Start of Dataset entries

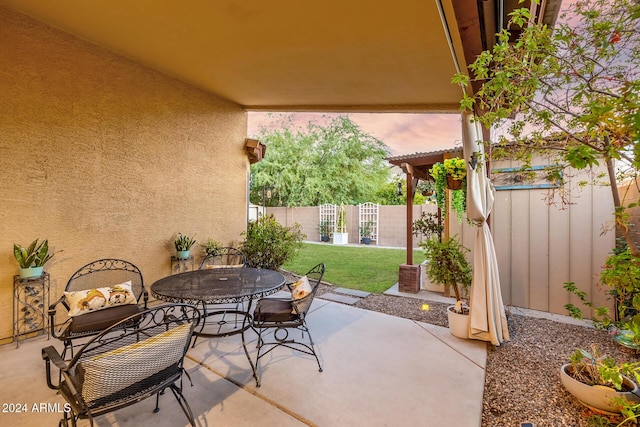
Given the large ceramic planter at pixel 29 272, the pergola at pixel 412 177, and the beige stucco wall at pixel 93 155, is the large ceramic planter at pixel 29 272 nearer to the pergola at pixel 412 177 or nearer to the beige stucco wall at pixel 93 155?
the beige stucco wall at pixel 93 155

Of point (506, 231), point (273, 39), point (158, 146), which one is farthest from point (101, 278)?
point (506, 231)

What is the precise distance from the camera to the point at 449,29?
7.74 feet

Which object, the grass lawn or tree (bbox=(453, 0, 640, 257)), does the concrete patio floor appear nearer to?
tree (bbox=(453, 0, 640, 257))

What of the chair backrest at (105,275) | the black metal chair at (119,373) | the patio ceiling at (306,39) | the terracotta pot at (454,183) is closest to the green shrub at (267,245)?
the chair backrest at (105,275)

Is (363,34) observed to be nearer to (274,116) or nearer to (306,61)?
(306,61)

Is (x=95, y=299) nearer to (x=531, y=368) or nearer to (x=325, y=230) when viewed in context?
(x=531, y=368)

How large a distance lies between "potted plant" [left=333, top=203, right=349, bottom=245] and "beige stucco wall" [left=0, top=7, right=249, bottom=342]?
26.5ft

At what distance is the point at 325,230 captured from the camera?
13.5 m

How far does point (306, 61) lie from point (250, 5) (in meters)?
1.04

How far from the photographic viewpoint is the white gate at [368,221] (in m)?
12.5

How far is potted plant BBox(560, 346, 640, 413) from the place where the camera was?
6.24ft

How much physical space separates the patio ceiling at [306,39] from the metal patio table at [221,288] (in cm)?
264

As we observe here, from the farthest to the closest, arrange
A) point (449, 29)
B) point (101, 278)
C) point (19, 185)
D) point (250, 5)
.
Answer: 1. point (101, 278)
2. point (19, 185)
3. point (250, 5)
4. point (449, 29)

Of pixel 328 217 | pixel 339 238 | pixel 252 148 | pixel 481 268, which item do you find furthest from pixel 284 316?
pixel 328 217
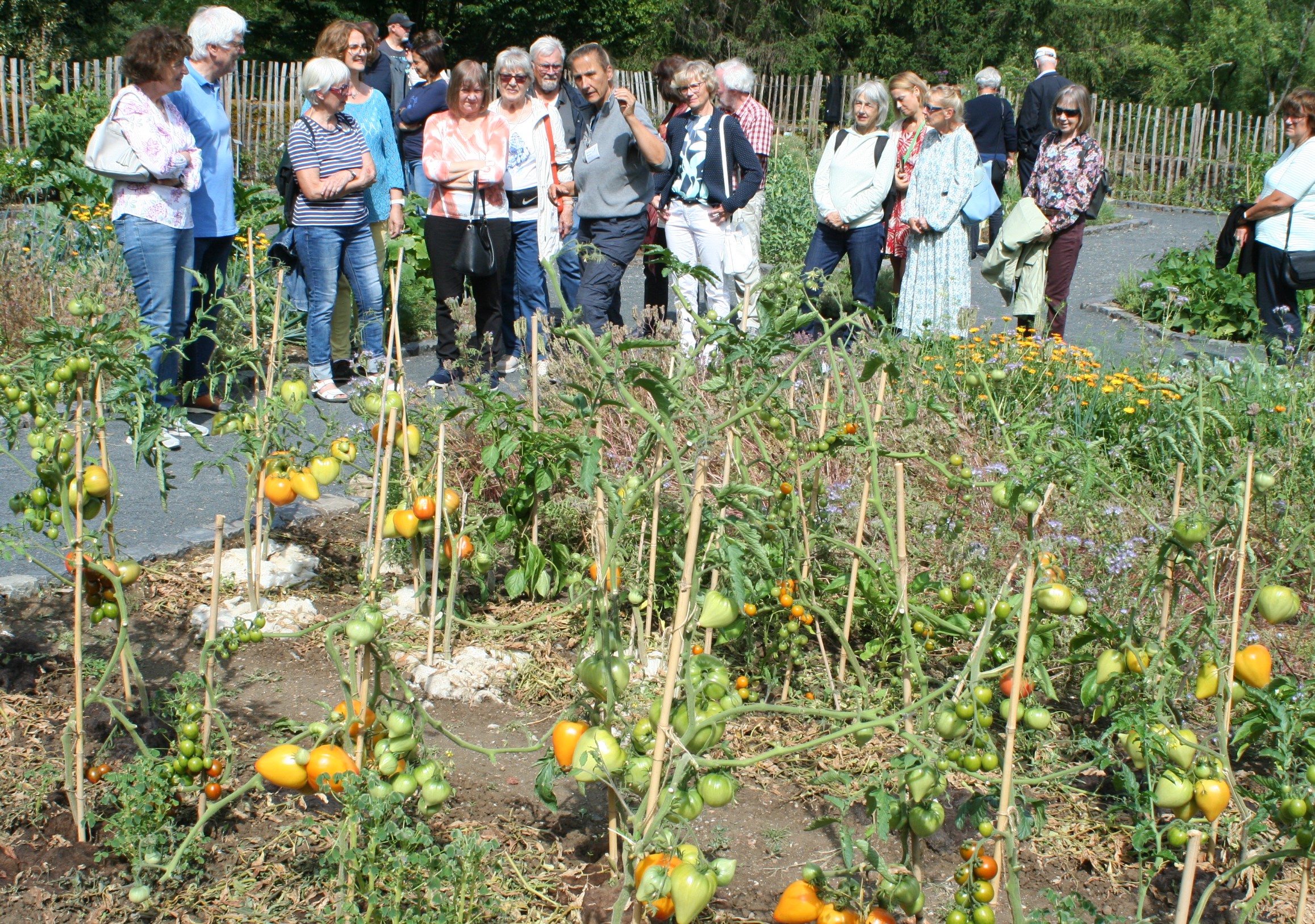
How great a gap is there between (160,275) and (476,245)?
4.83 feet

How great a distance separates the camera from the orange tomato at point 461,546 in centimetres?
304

End of Dataset entries

**Set exercise:** Set down the complete material exactly, but do not include the images.

**Solution to the problem:**
Given the large ceramic planter at pixel 29 272, the pergola at pixel 412 177, and the beige stucco wall at pixel 93 155, is the large ceramic planter at pixel 29 272 nearer to the pergola at pixel 412 177 or nearer to the beige stucco wall at pixel 93 155?
the beige stucco wall at pixel 93 155

Of point (506, 231), point (273, 39), point (158, 146), which one is farthest from point (101, 278)?
point (506, 231)

What is the precise distance from the camera to the point at 449,29?
7.74 feet

Which object, the grass lawn or tree (bbox=(453, 0, 640, 257)), does the concrete patio floor appear nearer to?
tree (bbox=(453, 0, 640, 257))

What of the chair backrest at (105,275) | the black metal chair at (119,373) | the patio ceiling at (306,39) | the terracotta pot at (454,183) is closest to the green shrub at (267,245)?
the chair backrest at (105,275)

Is (363,34) observed to be nearer to (274,116) or nearer to (306,61)?
(306,61)

Is (x=95, y=299) nearer to (x=531, y=368) or nearer to (x=325, y=230) when viewed in context?
(x=531, y=368)

How large a distance lies between "potted plant" [left=333, top=203, right=349, bottom=245] and "beige stucco wall" [left=0, top=7, right=249, bottom=342]?
26.5ft

At what distance is the point at 325,230 captured from the camera?
13.5 m

How far does point (306, 61) lie from point (250, 5) (in meters)?
1.04

How far from the photographic viewpoint is the white gate at [368,221] (in m)?
12.5

How far is potted plant BBox(560, 346, 640, 413) from the place where the camera was?
6.24ft

How much physical space separates the patio ceiling at [306,39] from the metal patio table at [221,288] (in cm)?
264

As we observe here, from the farthest to the closest, arrange
A) point (449, 29)
B) point (101, 278)
C) point (19, 185)
D) point (250, 5)
.
Answer: 1. point (101, 278)
2. point (19, 185)
3. point (250, 5)
4. point (449, 29)

Of pixel 328 217 | pixel 339 238 | pixel 252 148 | pixel 481 268, which item do you find furthest from pixel 284 316?
pixel 328 217
How great a gap is there between (160,275) and (476,245)?
4.83 feet

How great a distance separates the camera from the orange tomato at point 461,546 in centimetres?
304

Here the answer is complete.